Poison ivy is a plant found throughout most of the United States, except for Hawaii, Alaska and parts of the West coast, according to the U.S. Food & Drug Administration (FDA). The oily resin in its leaves can cause an allergic reaction on the skin in the form of a rash when a person comes in contact with it (via the Mayo Clinic). Symptoms of a poison ivy rash include redness, itching, swelling, and blisters.

A poison ivy rash cannot be spread from person to person and it is also not contagious from one part of your body to another (via Healthline). However, an exception is if you haven't washed your hands or body after coming in contact with the plant and the oil is still on your skin since the rash occurs in areas where the oil has touched. It is also possible to notice the rash spreading over time, but this is because the rash can develop more slowly over different body parts. Additionally, if you repeatedly touch objects contaminated with the plant's oil, such as the clothing you wore on the day of exposure, this can lead to another poison ivy rash.

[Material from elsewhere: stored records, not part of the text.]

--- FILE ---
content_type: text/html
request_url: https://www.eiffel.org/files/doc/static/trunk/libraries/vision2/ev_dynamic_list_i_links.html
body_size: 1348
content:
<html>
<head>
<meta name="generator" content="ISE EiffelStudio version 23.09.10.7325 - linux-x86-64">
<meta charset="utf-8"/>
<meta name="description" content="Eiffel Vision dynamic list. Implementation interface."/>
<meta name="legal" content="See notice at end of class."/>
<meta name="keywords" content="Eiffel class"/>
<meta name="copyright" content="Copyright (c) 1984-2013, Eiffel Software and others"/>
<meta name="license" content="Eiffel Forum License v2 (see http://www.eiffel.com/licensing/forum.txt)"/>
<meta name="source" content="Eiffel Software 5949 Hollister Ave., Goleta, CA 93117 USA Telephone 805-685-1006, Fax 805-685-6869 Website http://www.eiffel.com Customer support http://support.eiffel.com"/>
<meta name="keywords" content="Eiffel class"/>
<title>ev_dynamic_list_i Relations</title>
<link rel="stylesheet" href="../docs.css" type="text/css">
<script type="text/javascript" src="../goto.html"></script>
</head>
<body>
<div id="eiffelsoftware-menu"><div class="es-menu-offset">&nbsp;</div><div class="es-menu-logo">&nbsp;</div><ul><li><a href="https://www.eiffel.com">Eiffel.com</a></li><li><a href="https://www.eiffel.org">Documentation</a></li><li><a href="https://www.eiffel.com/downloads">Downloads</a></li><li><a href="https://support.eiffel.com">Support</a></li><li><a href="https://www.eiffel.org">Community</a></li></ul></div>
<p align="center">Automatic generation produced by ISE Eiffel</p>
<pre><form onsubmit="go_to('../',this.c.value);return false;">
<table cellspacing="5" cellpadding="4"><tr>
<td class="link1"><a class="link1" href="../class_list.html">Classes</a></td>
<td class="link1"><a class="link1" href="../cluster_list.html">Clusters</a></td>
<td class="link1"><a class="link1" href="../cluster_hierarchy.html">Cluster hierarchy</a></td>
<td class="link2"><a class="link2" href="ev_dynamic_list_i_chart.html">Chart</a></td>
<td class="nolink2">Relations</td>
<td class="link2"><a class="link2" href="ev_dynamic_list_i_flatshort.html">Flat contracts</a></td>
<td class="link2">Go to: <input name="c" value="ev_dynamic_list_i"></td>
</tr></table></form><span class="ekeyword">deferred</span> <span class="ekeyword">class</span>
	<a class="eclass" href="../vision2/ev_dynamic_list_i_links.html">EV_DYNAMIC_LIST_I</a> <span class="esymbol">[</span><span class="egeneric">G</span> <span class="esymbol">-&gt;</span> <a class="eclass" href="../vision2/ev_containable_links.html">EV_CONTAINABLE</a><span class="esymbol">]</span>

How to treat a poison ivy rash

If you come into contact with poison ivy, wash your skin right away. Washing off the oil may reduce your chances of developing a poison ivy rash and prevent it from spreading to other parts of your body. If you do develop a rash, it will typically go away on its own, but there are a number of at-home treatments available to help with symptoms, such as itching. You can try an over-the-counter cortisone cream or ointment for the first few days and calamine lotions or creams containing menthol can also provide some relief. Oral antihistamines, such as diphenhydramine, can help with the itching and also help you sleep better. Additionally, taking baths with cool water and half a cup of baking soda or an oatmeal-based bath product can reduce itching.

If your rash is widespread or causing blisters, call your doctor, as they may want to prescribe medications to reduce swelling. If your rash is accompanied by fever, difficulty breathing or swallowing, swelling on the face (especially if it causes an eye to swell shut), or itching that is so severe it is impossible to sleep, go to your local emergency room right away (via the American Academy of Dermatology). These symptoms may signify an infection or a severe allergic reaction and may require immediate care.